Influencerka zmarła po operacji plastycznej w Turcji. "Nie powinna była nic jeść ani pić"
Influencerka nie żyje po operacji w Turcji. Alkohol, pośpiech i tragiczna cena za piękno.
Ana Bárbara Buhr Buldrini, 31-letnia brazylijska influencerka i piosenkarka, zmarła po operacji plastycznej w tureckiej klinice. Zabieg powiększenia piersi i korekty nosa miał być częścią współpracy reklamowej ze szpitalem w Stambule. Operacja została przyspieszona o trzy dni, a dzień wcześniej celebrytka uczestniczyła w imprezie, podczas której spożywała alkohol i jedzenie – mimo że było to surowo zabronione przed zabiegiem chirurgicznym.

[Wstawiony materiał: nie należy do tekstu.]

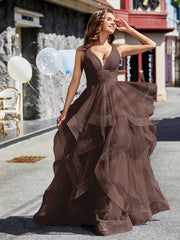 V-Ausschnitt Ärmellos Tüll Ballkleid Schokolade Übergröße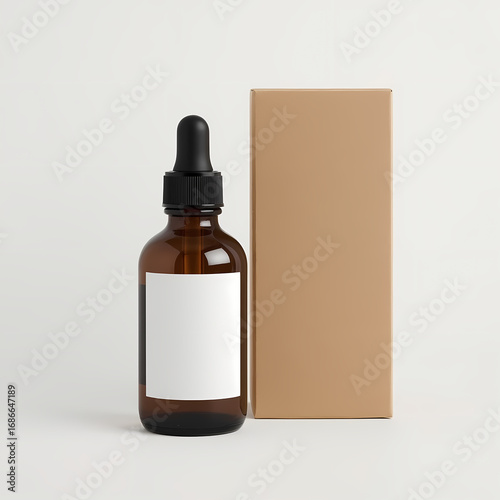 Amber Glass Dropper Bottle Mockup with Kraft Box – Essential Oil, Serum, Tincture & Skincare Packaging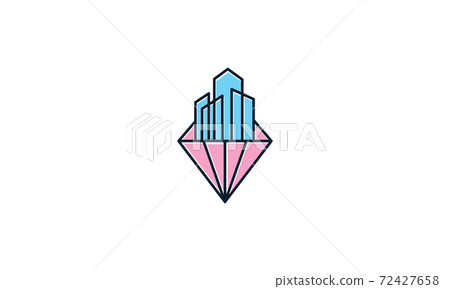 diamond with building skyscraper logo vector icon illustration design 72427658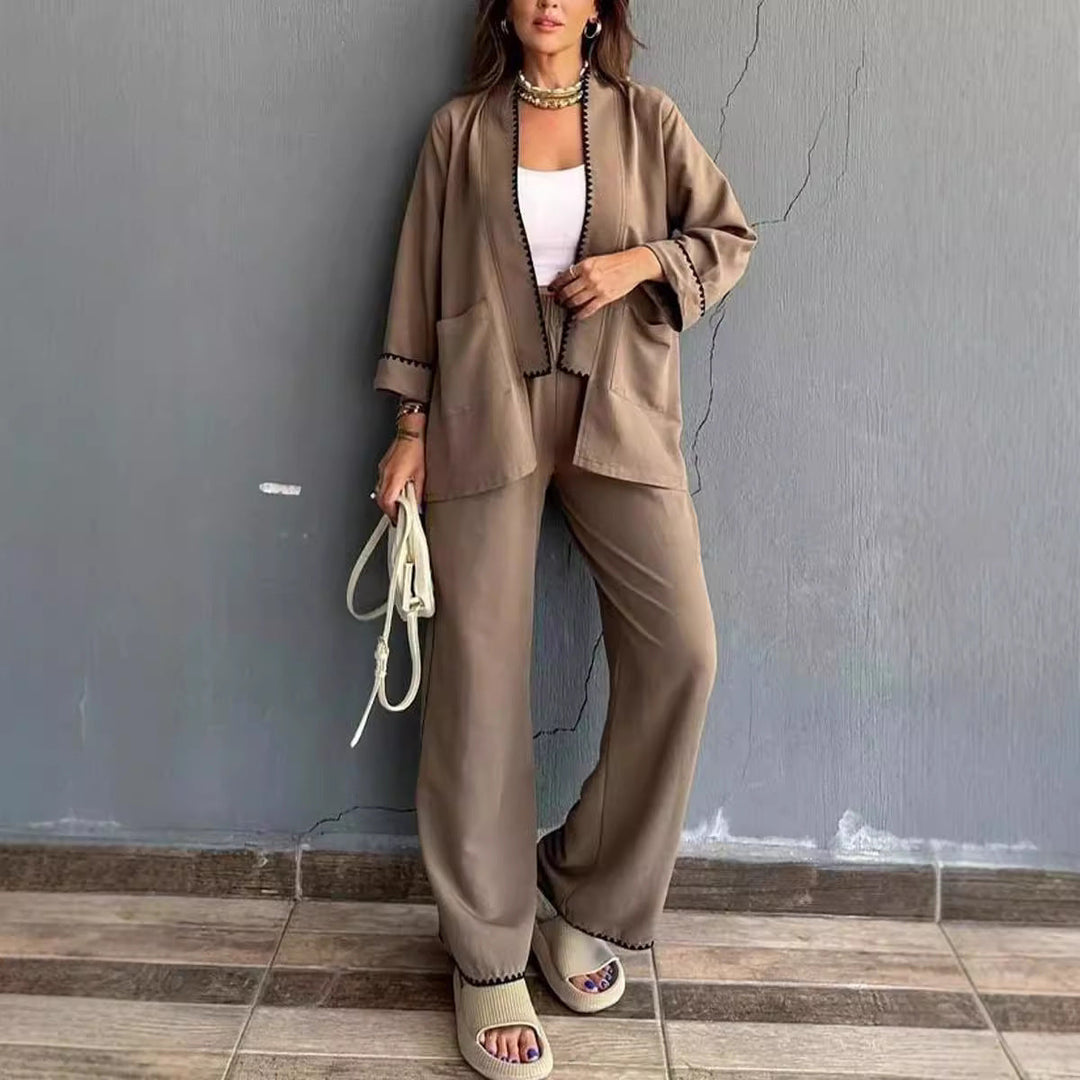 Drune | Lounge Jumpsuit Lässige Passform Weite Beine Blazer mit Taschen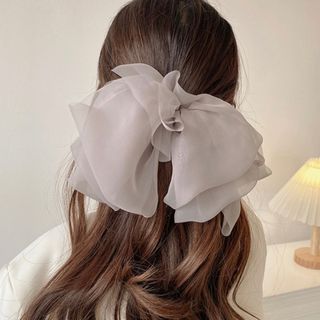 バレッタ　ヘアクリップ グレー 大きめ リボン 冠婚葬祭 ヘアアクセ　韓国(バレッタ/ヘアクリップ)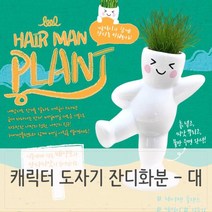 인테리어식물 미니 캐릭터 도자기 잔디화분 세트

Według relacji męża, lekarz zapewnił ich, że wszystko będzie dobrze, mimo braku przygotowania i złamania zaleceń przedoperacyjnych. Po operacji doszło do zatrzymania akcji serca. Kobieta nie odzyskała przytomności, a personel medyczny przez ponad godzinę nie informował bliskich o jej stanie. Ostatecznie stwierdzono zgon, a szpital tłumaczył tragedię „nieoczekiwanym powikłaniem” – migotaniem komór serca.
Sprawa wywołała poruszenie i pytania o standardy w prywatnych klinikach oferujących „turystykę estetyczną”. Czy pogoń za idealnym wizerunkiem i darmową promocją warta jest ryzyka życia? W dobie mediów społecznościowych granica między reklamą a odpowiedzialnością coraz częściej się zaciera. Śmierć Any Bárbary to dramat, ale też ostrzeżenie – dla pacjentów, lekarzy i całej branży.